Data extract:

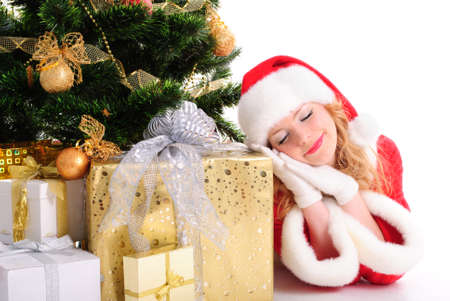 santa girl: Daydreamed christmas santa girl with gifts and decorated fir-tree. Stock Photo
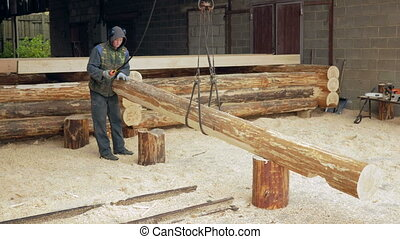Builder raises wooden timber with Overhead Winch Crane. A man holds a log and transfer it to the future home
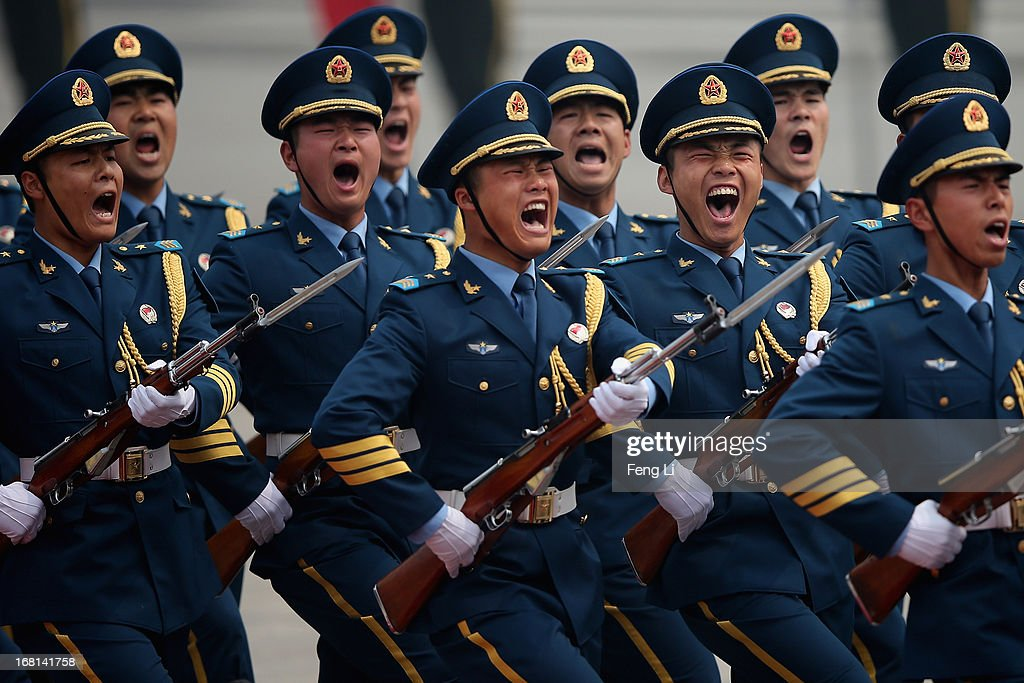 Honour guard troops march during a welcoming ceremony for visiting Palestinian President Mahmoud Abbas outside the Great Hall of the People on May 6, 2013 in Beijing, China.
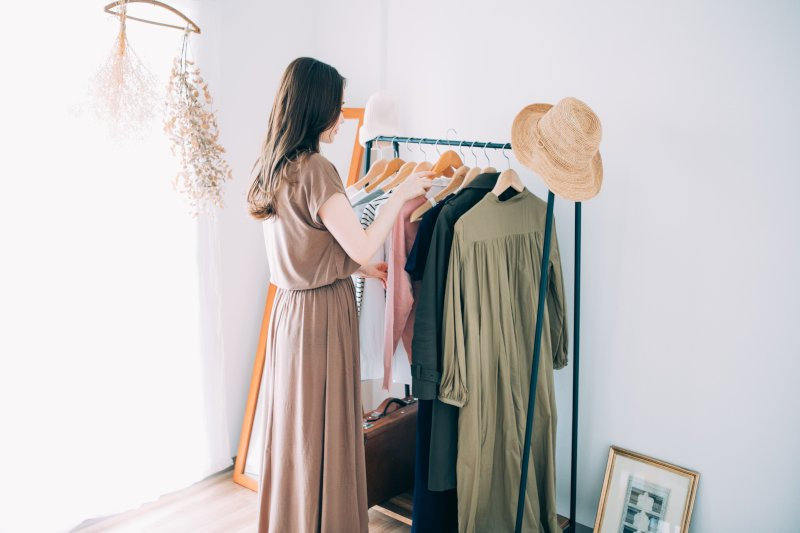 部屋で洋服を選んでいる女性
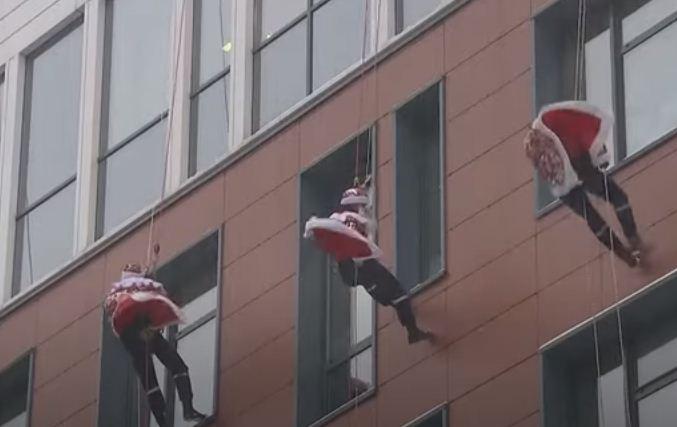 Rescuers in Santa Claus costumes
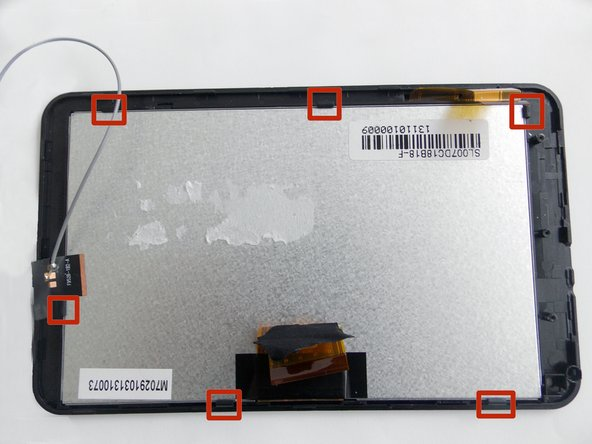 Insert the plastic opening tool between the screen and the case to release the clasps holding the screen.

Task goal:
What is needed is the data above, retyped exactly, with every picture left out.

Expected answer:
 santa girl: Daydreamed christmas santa girl with gifts and decorated fir-tree. Stock Photo
Builder raises wooden timber with Overhead Winch Crane. A man holds a log and transfer it to the future home
 Honour guard troops march during a welcoming ceremony for visiting Palestinian President Mahmoud Abbas outside the Great Hall of the People on May 6, 2013 in Beijing, China.
 部屋で洋服を選んでいる女性
 Rescuers in Santa Claus costumes
 Insert the plastic opening tool between the screen and the case to release the clasps holding the screen.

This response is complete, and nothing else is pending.